The Ruby Theater is a small movie theater located in Chelan, Washington. Built in 1914, it was named after Ruby Potter, the step-daughter of its manager, Frank Potter. The original owners were Herbert R. Kingman and Morrison M. Kingman. Original seating capacity was 225 on the main level and 125 in the balcony. The theater was equipped as a cinema and as a vaudeville house. With the exception of 1972-1974, the Ruby has been showing movies for over ninety years, and is one of the oldest movie theaters in Washington.

==History==
Frank Potter moved his operation from the storefront Gem Theater to the Kingmans' new Ruby when the Kingmans' purpose-built theater opened. Competition initially came from the Auditorium, which burned shortly after the Ruby opened in 1914. Potter committed a murder/suicide in 1919, killing his wife and leaving behind 15-year-old Ruby. That year the Kingmans sold the theater to a barber named Kelsey from Omak. The Kelseys operated the theater themselves until 1937, then leased it to operators through 1972. The theater reopened in 1974.

==Description==
The Ruby theater is located in the central business district of Chelan. The facade is stuccoed, with a central snack bar window flanked by recessed arched entries. The entries are sheltered by a prominent projecting marquee guyed from the facade, lit with bare electric light bulbs. The marquee spans the width of the building, with a shallow central arch. The upper level of the facade features a pair of windows flanked by single sash windows in a slightly recessed bay, with a prominent RUBY THEATRE above.
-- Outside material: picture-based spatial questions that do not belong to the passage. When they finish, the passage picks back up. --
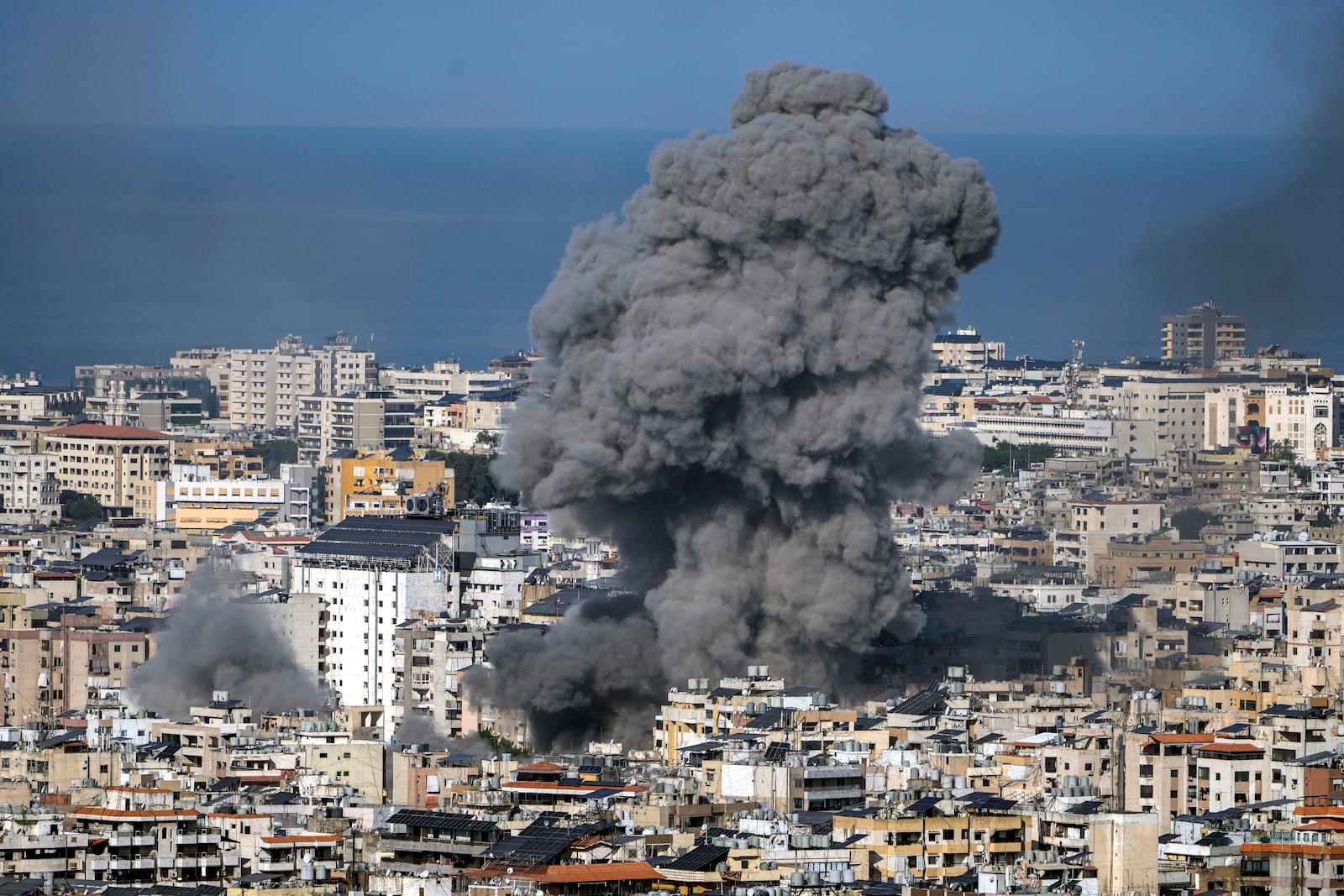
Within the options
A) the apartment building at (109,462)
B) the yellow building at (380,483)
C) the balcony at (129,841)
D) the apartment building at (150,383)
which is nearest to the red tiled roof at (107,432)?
the apartment building at (109,462)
The original entrance was in the center. The lobby spans the width of the building with entries into the house on either side of the shallow space. The house is a narrow rectangular space with a small horseshoe-shaped balcony over the last few rows of seats. The twelve-foot-deep stage is elevated and features a gilded plaster proscenium. Additional depth is provided by a non-historic thrust stage extension, about 12 ft deep. The stage retains its trap doors and lighting, as well as storerooms and ventilation equipment under the stage. The projection room is on the upper level behind the balcony, as are the toilets.

The Ruby Theater was placed on the National Register of Historic Places on October 7, 1991.